SOURCE PASSAGE
First we create the model using the `s2model` function. 
We choose the [nadam](https://www.tensorflow.org/api_docs/python/tf/keras/optimizers/Nadam) optimizer and compile our model.

We load the weights from the previously set `resume_file`, and then the data.

Then we can start the training! This should take about 3-5 minutes with our chosen settings, so now is a good time to take a break.


In [0]:
if path is not None:
    path = path

# input_shape = ((4,32,32),(6,16,16))
if run_60:
    input_shape = ((4, None, None), (6, None, None), (2, None, None))
else:
    input_shape = ((4, None, None), (6, None, None))
# create model
if deep:
    model = s2model(input_shape, num_layers=32, feature_size=256)
    batch_size = 8
else:
    model = s2model(input_shape, num_layers=6, feature_size=128)
    batch_size = 128
print('Symbolic Model Created.')

nadam = Nadam(lr=lr,
              beta_1=0.9,
              beta_2=0.999,
              epsilon=1e-8,
              schedule_decay=0.004)
              # clipvalue=0.000005)

model.compile(optimizer=nadam, loss='mean_absolute_error', metrics=['mean_squared_error'])
print('Model compiled.')
model.count_params()
# model.summary()

if predict_file:
    if true:
        folder = 'true/'
        border = 12
    elif run_60:
        folder = 'test60/'
        border = 12
    else:
        folder = 'test/'
        border = 4
    model_nr = predict_file[-20:-13]
    print('Changing the model number to: {}'.format(model_nr))
    model.load_weights(args.predict_file)
    print("Predicting using file: {}".format(predict_file))
    fileList = [os.path.basename(x) for x in sorted(glob.glob(path + folder + '*SAFE'))]
    print("Using patches from the files:")
    print(fileList)
    for dset in fileList:
        start = time.time()
        print("Timer started.")
        print("Predicting: {}.".format(dset))
        train, image_size = OpenDataFilesTest(path + folder + dset, run_60, SCALE, true)
        prediction = model.predict(train,
                                    batch_size=8,
                                    verbose=1)
        prediction_file = model_nr + '-predict'
        # np.save(path + 'test/' + dset + '/' + prediction_file + 'pat', prediction * SCALE)
        images = recompose_images(prediction, border=border, size=image_size)
        print('Writing to file...')
        np.save(path + folder + dset + '/' + prediction_file, images * SCALE)
        end = time.time()
        print('Elapsed time: {}.'.format(end - start))
    sys.exit(0)

if resume_file:
    print("Will resume from the weights {}".format(resume_file))
    model.load_weights(resume_file)
    model_nr = resume_file[-20:-13]
    print('Changing the model number to: {}'.format(model_nr))

else:
    print('Model number is {}'.format(model_nr))
    plot_model(model, to_file=out_path + model_nr+'model.png', show_shapes=True, show_layer_names=True)

    model_yaml = model.to_yaml()
    with open(out_path + model_nr + "model.yaml", 'w') as yaml_file:
        yaml_file.write(model_yaml)

filepath = out_path + model_nr + 'lr_{:.0e}.hdf5'.format(lr)

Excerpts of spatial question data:
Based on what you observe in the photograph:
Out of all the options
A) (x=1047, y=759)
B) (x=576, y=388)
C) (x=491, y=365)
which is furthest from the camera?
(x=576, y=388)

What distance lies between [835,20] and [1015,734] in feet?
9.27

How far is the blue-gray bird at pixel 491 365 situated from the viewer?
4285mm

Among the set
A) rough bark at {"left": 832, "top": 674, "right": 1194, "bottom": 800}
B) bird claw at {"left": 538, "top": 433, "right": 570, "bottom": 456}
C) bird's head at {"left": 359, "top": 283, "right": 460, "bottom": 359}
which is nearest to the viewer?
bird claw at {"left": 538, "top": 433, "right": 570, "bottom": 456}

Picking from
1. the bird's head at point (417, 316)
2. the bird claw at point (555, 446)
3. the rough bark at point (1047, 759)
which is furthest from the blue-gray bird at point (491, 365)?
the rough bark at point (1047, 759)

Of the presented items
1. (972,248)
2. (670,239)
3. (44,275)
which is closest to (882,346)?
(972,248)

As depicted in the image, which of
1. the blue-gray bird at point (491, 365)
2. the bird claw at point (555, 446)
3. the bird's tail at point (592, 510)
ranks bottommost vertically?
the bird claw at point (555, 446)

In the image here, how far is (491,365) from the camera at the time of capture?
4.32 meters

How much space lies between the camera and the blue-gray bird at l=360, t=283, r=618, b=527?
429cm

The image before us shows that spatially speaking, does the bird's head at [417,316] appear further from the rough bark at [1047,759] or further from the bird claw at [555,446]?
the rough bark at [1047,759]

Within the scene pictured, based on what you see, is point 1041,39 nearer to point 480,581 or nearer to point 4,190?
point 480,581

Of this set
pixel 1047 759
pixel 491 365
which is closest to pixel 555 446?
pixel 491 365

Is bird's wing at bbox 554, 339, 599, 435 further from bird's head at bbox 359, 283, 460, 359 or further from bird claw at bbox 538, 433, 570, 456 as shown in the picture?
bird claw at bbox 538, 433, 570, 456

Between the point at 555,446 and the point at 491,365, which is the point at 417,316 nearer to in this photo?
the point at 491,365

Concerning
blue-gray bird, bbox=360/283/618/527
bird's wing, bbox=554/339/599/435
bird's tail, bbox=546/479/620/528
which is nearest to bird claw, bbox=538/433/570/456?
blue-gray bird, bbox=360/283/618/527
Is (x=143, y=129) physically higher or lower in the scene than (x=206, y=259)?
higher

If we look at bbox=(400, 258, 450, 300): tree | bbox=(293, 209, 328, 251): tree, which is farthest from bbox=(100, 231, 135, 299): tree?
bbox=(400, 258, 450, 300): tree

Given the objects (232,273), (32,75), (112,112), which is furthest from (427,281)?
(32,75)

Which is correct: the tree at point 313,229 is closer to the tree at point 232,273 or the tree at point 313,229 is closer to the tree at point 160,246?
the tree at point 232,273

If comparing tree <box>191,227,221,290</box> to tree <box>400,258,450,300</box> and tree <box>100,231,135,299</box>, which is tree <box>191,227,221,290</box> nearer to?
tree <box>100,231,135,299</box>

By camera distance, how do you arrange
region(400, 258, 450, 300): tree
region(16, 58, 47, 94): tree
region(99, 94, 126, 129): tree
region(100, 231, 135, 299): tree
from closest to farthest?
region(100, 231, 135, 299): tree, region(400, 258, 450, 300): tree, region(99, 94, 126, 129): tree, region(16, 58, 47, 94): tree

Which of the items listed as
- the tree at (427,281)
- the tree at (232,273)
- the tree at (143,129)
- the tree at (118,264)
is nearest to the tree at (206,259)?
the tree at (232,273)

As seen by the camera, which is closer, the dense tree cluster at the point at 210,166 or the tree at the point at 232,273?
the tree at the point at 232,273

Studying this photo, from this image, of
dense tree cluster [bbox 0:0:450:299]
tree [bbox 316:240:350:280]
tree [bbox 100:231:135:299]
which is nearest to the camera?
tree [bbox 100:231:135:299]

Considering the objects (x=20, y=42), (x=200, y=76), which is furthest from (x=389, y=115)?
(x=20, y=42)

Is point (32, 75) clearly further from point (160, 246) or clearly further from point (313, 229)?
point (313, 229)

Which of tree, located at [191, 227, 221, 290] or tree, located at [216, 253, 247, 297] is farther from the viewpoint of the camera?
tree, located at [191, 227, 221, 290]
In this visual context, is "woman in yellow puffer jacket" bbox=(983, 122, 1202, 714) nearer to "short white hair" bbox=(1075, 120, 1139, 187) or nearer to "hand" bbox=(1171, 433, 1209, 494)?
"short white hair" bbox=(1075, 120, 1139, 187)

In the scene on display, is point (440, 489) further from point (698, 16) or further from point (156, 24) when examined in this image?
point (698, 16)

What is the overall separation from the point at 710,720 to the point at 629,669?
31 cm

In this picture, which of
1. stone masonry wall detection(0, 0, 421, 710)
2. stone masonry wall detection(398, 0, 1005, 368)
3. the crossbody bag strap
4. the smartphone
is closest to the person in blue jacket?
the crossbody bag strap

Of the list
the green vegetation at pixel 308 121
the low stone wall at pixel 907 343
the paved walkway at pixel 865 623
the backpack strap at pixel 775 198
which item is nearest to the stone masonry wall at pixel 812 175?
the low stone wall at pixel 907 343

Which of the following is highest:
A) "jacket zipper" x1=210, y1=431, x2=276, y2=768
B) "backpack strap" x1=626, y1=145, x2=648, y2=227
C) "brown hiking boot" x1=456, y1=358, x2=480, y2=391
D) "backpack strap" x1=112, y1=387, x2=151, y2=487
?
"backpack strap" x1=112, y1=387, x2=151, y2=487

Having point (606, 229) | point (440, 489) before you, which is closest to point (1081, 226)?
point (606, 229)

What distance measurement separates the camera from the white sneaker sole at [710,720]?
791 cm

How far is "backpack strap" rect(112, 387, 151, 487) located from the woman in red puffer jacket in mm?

INSTRUCTIONS
(1) Transcribe the part of the training code excerpt starting with "print('Writing to file...')" and going on through "model.load_weights(resume_file)".
(2) In the training code excerpt, list every keyword argument passed to Nadam in the statement that creates the optimizer, leaving out any that are commented out.

TASK RESULTS
(1)
print('Writing to file...')
        np.save(path + folder + dset + '/' + prediction_file, images * SCALE)
        end = time.time()
        print('Elapsed time: {}.'.format(end - start))
    sys.exit(0)

if resume_file:
    print("Will resume from the weights {}".format(resume_file))
    model.load_weights(resume_file)

(2) lr, beta_1, beta_2, epsilon, schedule_decay